What you will do> Write out every record in full, keeping each character exactly as it is.

Data for analysis>
=-=-=
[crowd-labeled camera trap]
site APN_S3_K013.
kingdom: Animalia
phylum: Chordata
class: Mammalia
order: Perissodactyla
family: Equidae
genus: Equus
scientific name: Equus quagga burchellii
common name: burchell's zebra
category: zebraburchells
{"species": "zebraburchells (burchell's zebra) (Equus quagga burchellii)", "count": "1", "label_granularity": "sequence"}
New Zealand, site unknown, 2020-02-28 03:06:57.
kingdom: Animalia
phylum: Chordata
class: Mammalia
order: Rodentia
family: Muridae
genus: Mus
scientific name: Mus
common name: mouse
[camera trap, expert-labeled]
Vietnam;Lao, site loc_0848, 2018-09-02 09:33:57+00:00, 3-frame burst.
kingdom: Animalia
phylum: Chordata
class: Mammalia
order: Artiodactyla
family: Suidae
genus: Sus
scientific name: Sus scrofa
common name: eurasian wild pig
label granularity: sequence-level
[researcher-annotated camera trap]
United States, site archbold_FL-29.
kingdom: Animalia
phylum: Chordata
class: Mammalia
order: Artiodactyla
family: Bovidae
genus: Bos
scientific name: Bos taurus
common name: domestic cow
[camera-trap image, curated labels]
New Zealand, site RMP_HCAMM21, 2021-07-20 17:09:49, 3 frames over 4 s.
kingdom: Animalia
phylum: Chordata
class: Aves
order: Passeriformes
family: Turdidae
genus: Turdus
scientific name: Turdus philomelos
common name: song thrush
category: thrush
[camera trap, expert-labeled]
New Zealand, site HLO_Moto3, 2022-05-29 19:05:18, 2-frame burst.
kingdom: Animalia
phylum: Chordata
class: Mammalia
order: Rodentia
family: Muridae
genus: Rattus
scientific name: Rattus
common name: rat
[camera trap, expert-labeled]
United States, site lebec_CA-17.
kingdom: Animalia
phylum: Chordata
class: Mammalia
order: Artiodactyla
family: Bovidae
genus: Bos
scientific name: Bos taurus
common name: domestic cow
=-=-=
Solved problem>
[crowd-labeled camera trap]
site APN_S3_K013.
kingdom: Animalia
phylum: Chordata
class: Mammalia
order: Perissodactyla
family: Equidae
genus: Equus
scientific name: Equus quagga burchellii
common name: burchell's zebra
category: zebraburchells
{"species": "zebraburchells (burchell's zebra) (Equus quagga burchellii)", "count": "1", "label_granularity": "sequence"}
New Zealand, site unknown, 2020-02-28 03:06:57.
kingdom: Animalia
phylum: Chordata
class: Mammalia
order: Rodentia
family: Muridae
genus: Mus
scientific name: Mus
common name: mouse
[camera trap, expert-labeled]
Vietnam;Lao, site loc_0848, 2018-09-02 09:33:57+00:00, 3-frame burst.
kingdom: Animalia
phylum: Chordata
class: Mammalia
order: Artiodactyla
family: Suidae
genus: Sus
scientific name: Sus scrofa
common name: eurasian wild pig
label granularity: sequence-level
[researcher-annotated camera trap]
United States, site archbold_FL-29.
kingdom: Animalia
phylum: Chordata
class: Mammalia
order: Artiodactyla
family: Bovidae
genus: Bos
scientific name: Bos taurus
common name: domestic cow
[camera-trap image, curated labels]
New Zealand, site RMP_HCAMM21, 2021-07-20 17:09:49, 3 frames over 4 s.
kingdom: Animalia
phylum: Chordata
class: Aves
order: Passeriformes
family: Turdidae
genus: Turdus
scientific name: Turdus philomelos
common name: song thrush
category: thrush
[camera trap, expert-labeled]
New Zealand, site HLO_Moto3, 2022-05-29 19:05:18, 2-frame burst.
kingdom: Animalia
phylum: Chordata
class: Mammalia
order: Rodentia
family: Muridae
genus: Rattus
scientific name: Rattus
common name: rat
[camera trap, expert-labeled]
United States, site lebec_CA-17.
kingdom: Animalia
phylum: Chordata
class: Mammalia
order: Artiodactyla
family: Bovidae
genus: Bos
scientific name: Bos taurus
common name: domestic cow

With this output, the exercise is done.